- **Task requirements**
Search the listing for the word "Blue". Copy every line where it is found.

- **Records provided**

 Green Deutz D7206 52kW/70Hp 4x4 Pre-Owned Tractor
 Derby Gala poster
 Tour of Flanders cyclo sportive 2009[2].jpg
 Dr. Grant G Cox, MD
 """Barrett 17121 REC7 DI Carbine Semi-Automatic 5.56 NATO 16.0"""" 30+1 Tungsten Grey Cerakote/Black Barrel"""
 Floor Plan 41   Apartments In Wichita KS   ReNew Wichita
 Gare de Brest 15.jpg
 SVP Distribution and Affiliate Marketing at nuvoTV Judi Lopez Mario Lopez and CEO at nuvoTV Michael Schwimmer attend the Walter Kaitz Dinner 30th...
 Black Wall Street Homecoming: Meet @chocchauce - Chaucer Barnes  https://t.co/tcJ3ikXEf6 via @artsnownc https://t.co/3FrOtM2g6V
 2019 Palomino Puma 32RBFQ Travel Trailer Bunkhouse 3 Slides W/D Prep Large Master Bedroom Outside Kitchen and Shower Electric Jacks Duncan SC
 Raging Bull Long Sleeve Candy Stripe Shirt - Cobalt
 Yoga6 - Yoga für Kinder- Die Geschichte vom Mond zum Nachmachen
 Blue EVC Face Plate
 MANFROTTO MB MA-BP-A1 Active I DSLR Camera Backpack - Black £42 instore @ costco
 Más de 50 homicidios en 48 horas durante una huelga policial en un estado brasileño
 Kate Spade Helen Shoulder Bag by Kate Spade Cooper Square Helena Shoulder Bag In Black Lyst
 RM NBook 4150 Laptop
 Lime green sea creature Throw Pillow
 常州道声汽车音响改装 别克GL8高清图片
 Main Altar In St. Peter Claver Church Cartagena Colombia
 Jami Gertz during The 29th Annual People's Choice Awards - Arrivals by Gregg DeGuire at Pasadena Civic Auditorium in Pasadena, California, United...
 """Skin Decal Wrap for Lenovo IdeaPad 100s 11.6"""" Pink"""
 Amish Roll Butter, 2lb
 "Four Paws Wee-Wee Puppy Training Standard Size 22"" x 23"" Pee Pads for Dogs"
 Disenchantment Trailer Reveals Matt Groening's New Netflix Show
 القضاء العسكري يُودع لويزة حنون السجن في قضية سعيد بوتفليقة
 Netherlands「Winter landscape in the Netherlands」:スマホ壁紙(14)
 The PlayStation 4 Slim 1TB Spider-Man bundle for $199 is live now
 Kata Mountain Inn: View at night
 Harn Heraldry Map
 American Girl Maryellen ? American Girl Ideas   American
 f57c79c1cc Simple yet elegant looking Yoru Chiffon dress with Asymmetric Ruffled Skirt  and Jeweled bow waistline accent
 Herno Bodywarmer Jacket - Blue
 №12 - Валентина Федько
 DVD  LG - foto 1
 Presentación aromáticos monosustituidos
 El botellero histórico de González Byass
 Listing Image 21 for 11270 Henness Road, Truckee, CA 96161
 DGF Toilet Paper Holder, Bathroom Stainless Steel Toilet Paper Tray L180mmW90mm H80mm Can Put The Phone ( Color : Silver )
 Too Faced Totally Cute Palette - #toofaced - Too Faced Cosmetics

- **Result of the task**
 Blue EVC Face Plate
 Herno Bodywarmer Jacket - Blue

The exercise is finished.